■ Data records ■
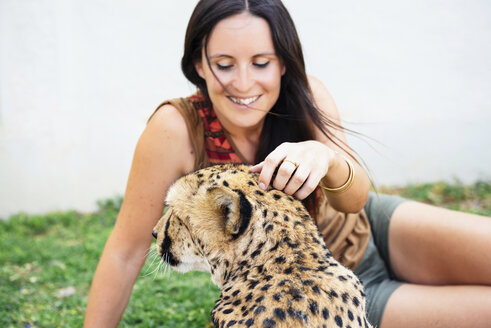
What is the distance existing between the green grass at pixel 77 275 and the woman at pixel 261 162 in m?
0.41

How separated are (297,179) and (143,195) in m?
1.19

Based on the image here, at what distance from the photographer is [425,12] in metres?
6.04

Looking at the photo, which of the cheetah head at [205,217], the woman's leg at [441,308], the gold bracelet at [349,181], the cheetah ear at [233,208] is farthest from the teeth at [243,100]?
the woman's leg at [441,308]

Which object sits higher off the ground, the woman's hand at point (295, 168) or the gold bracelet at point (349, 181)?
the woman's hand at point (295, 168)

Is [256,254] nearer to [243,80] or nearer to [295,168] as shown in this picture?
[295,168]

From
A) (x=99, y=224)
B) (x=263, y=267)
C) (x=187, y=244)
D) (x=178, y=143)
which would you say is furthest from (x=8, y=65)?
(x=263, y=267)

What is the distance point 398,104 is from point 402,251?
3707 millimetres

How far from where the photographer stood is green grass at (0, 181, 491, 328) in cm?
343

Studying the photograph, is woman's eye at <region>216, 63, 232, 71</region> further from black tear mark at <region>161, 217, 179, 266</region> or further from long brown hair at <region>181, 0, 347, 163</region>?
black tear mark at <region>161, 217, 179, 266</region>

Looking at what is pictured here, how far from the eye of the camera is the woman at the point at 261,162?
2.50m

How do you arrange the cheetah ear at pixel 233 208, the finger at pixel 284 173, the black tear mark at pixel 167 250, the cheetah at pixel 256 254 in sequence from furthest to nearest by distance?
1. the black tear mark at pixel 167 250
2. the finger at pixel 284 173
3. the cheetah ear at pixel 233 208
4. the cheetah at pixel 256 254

■ Brief ■
Swap "furthest" for "farthest" in the material running from the line that contains "Is [256,254] nearer" through the end of the material, both included. Give back only those lines, with nothing else changed.

■ Output ■
Is [256,254] nearer to [243,80] or nearer to [295,168] as shown in this picture?
[295,168]

From
A) (x=99, y=224)
B) (x=263, y=267)
C) (x=187, y=244)
D) (x=178, y=143)
which would you say is farthest from (x=8, y=65)?
(x=263, y=267)

What is the distance point 398,104 is from point 402,251?
3707 millimetres

How far from where the photographer stood is green grass at (0, 181, 491, 328) in cm?
343

Studying the photograph, is woman's eye at <region>216, 63, 232, 71</region> further from black tear mark at <region>161, 217, 179, 266</region> or further from long brown hair at <region>181, 0, 347, 163</region>?
black tear mark at <region>161, 217, 179, 266</region>

Looking at what is pictured here, how far from the eye of the camera is the woman at the point at 261,162?
2.50m

How do you arrange the cheetah ear at pixel 233 208, the finger at pixel 284 173, the black tear mark at pixel 167 250, the cheetah at pixel 256 254 in sequence from farthest to nearest by distance?
1. the black tear mark at pixel 167 250
2. the finger at pixel 284 173
3. the cheetah ear at pixel 233 208
4. the cheetah at pixel 256 254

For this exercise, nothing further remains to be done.